It’s a little difficult for me to even address the President’s speech. Perhaps ejmw put it best when he said, “This isn’t right. This isn’t even wrong.” Although Lambert also seems to have captured the essence of the moment in Versailles on the Potomac: It’s a dead parrot. It is a Monty Python moment:

Praline: It’s not pining, it’s passed on. This parrot is no more. It has ceased to be. It’s expired and gone to meet its maker. This is a late parrot. It’s a stiff. Bereft of life, it rests in peace. If you hadn’t nailed it to the perch, it would be pushing up the daisies. It’s rung down the curtain and joined the choir invisible. This is an ex-parrot.

We’re just waiting for some recognition of this fact.

Shopkeeper: Well, I’d better replace it then.

Indeed. But how will we replace it? And how far do we have to go?

Joe Galloway:

Leaving aside all the happy talk we heard this week about how much better the security picture is in Baghdad, the fact is that the escalation or surge has failed utterly.

Fred Hiatt:

First, the president failed to acknowledge that, according to the standards he himself established in January, the surge of U.S. troops into Iraq has been a failure —

Gail Collins:

But no amount of smoke could obscure the truth: Mr.
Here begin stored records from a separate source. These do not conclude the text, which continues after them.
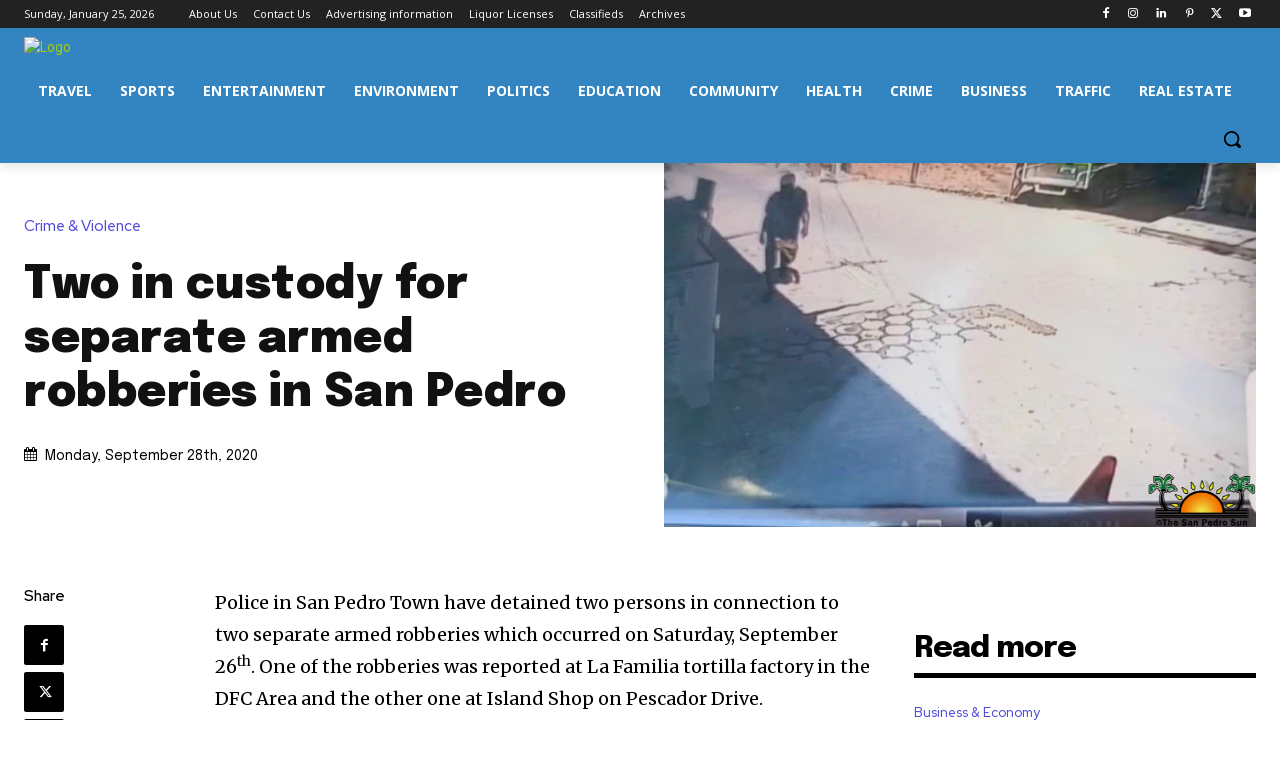

--- FILE ---
content_type: text/html; charset=utf-8
request_url: https://www.google.com/recaptcha/api2/aframe
body_size: 267
content:
<!DOCTYPE HTML><html><head><meta http-equiv="content-type" content="text/html; charset=UTF-8"></head><body><script nonce="9W2b51u2CVHapEqohPS7fQ">/** Anti-fraud and anti-abuse applications only. See google.com/recaptcha */ try{var clients={'sodar':'https://pagead2.googlesyndication.com/pagead/sodar?'};window.addEventListener("message",function(a){try{if(a.source===window.parent){var b=JSON.parse(a.data);var c=clients[b['id']];if(c){var d=document.createElement('img');d.src=c+b['params']+'&rc='+(localStorage.getItem("rc::a")?sessionStorage.getItem("rc::b"):"");window.document.body.appendChild(d);sessionStorage.setItem("rc::e",parseInt(sessionStorage.getItem("rc::e")||0)+1);localStorage.setItem("rc::h",'1769340191806');}}}catch(b){}});window.parent.postMessage("_grecaptcha_ready", "*");}catch(b){}</script></body></html>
Bush has no strategy to end his disastrous war and no strategy for containing the chaos he unleashed.

But, but, but…

What does it mean? The Emperor has no clothes. Okay, we all get that now. What are we going to do about it?

If we all know that the President’s ‘return on success’ is nothing but a dead parrot, do we have to go on pretending otherwise?

One of the more telling moments came last night on MSNBC. Immediately after the speech, Keith Olbermann, Chris Matthews, and a panel of guests couldn’t resist the temptation to eviscerate the President’s performance, mock it, and question his sanity. Joe Biden came on and gave a remarkable response. He basically said that he had no idea what the President was thinking…that he was deeply delusional and grossly dishonent. And then they brought on Mike Huckabee, who stuck to the talking points: the surge is working, we have to fight al-Qaeda in Iraq… The contrast was so jarring that it made Huckabee look ridiculous. He was trying to tell us that the parrot is alive, when it has clearly joined the choir invisible.

The failure of the President’s September marketing scheme is total. The product has flopped. In fact, it should be recalled like so-much Chinese wheat gluten.

And, yet…

“We don’t have the votes.”

John McCain is traveling around the country in a bus. In 2000, this was the Straight-Talk Express. Today it just says ‘No Surrender’. I wonder if Bruce Springsteen is destined to unwillingly serve a Republican presidential candidate’s race in every election cycle. What does ‘No Surrender’ even mean? Are we preparing to hand over the keys to the White House to some foreign power? Who the hell are we going to surrender to? Iraq?

This is the furthest thing from Straight Talk. What a road we have traveled.

Fred Kaplan:

President Bush’s TV address tonight was the worst speech he’s ever given on the war in Iraq, and that’s saying a lot. Every premise, every proposal, nearly every substantive point was sheer fiction. The only question is whether he was being deceptive or delusional.

Why parse something so uniformly dishonest? Better to just bang this dead parrot against a counter. There’s really no need to dig down and critique the speech on a point by point basis. It was total crap, from beginning to end. And the country can’t function if its executive is uniformly booed off the stage. Bush really needs to go. That’s the lesson of last night’s speech. But in the Versailles by the Potomac we live in, it’s far more likely that the President will just get his money and his way.

It’s time for the Democrats to get serious. Their political position has never been stronger, and it is unlikely to ever get as strong as it is at this moment. It’s time to get shrill…and do something drastic.